GIVEN DATA »
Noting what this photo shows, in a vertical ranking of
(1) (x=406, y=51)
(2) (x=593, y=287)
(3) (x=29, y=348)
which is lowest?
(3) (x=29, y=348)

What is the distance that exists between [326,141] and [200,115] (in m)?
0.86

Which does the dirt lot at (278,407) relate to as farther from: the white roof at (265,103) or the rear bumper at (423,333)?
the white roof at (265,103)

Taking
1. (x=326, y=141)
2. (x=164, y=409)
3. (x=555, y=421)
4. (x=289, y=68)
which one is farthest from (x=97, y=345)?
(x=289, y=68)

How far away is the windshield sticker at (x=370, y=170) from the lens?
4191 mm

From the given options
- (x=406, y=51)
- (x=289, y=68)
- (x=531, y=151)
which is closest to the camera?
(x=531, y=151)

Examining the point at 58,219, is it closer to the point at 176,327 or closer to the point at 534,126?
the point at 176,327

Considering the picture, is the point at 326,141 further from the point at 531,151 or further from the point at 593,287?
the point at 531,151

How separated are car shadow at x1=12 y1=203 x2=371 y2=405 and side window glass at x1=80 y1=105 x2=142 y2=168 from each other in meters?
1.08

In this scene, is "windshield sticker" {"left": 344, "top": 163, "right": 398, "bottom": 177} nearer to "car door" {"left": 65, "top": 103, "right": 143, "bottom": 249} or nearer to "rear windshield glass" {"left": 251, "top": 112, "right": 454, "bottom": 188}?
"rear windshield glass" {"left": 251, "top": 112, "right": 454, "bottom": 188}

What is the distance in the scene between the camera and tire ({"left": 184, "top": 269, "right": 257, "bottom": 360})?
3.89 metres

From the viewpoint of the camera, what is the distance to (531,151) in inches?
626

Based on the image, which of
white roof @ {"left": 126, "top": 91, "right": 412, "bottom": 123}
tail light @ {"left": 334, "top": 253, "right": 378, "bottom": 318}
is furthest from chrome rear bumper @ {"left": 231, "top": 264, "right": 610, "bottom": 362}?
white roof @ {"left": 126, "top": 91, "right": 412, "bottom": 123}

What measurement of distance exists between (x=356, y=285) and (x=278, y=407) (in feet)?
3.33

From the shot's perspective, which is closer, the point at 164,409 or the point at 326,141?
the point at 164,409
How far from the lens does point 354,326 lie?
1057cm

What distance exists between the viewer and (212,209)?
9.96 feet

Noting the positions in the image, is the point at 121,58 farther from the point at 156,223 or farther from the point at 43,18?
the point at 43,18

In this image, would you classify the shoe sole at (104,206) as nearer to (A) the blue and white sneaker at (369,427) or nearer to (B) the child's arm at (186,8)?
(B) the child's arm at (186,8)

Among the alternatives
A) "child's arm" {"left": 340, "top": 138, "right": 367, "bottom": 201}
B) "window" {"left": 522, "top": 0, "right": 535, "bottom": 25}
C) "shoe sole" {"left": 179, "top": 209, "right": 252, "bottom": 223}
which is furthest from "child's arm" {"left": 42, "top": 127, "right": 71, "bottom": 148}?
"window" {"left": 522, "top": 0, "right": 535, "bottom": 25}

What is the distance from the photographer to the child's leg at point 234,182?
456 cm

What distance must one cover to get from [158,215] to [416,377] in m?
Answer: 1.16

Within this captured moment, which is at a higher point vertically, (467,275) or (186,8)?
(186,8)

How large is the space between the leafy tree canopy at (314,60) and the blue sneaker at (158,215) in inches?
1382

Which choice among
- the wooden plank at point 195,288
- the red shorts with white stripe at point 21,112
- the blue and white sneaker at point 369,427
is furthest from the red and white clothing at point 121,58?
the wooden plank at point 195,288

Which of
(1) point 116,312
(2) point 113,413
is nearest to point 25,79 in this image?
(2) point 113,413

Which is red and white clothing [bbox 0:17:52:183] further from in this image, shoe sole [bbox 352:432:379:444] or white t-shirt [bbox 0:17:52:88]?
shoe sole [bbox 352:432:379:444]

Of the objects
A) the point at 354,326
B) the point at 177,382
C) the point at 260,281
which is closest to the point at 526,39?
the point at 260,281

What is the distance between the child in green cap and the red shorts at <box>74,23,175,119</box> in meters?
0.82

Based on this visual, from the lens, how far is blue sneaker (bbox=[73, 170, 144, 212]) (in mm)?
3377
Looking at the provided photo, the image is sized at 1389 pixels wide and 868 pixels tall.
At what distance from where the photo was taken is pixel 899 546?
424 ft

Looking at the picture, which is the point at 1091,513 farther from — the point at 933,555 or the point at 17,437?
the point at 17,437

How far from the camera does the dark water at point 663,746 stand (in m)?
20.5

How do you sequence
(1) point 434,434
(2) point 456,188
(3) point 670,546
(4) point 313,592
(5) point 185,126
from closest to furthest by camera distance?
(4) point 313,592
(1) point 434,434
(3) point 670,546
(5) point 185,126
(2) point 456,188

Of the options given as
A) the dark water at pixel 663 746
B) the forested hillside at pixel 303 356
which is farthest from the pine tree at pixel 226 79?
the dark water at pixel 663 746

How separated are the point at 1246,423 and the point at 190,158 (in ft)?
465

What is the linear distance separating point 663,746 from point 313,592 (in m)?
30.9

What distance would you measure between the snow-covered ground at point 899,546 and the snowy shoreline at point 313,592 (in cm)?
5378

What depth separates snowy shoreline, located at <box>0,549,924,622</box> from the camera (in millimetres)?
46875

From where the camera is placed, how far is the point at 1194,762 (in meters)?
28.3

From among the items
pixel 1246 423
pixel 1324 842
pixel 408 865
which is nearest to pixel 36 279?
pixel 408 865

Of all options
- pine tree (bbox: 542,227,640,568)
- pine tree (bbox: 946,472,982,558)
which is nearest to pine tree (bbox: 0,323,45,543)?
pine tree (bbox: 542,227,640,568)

WHAT THE EXERCISE ASKS »
Write out the lines as a numbered list, starting with the line containing "From among the items" and continuing through the last line, and leave out any blank lines.

CORRECT OUTPUT »
1. From among the items
2. pixel 1246 423
3. pixel 1324 842
4. pixel 408 865
5. which is nearest to pixel 36 279?
6. pixel 408 865
7. Of all options
8. - pine tree (bbox: 542,227,640,568)
9. - pine tree (bbox: 946,472,982,558)
10. which is nearest to pine tree (bbox: 0,323,45,543)?
11. pine tree (bbox: 542,227,640,568)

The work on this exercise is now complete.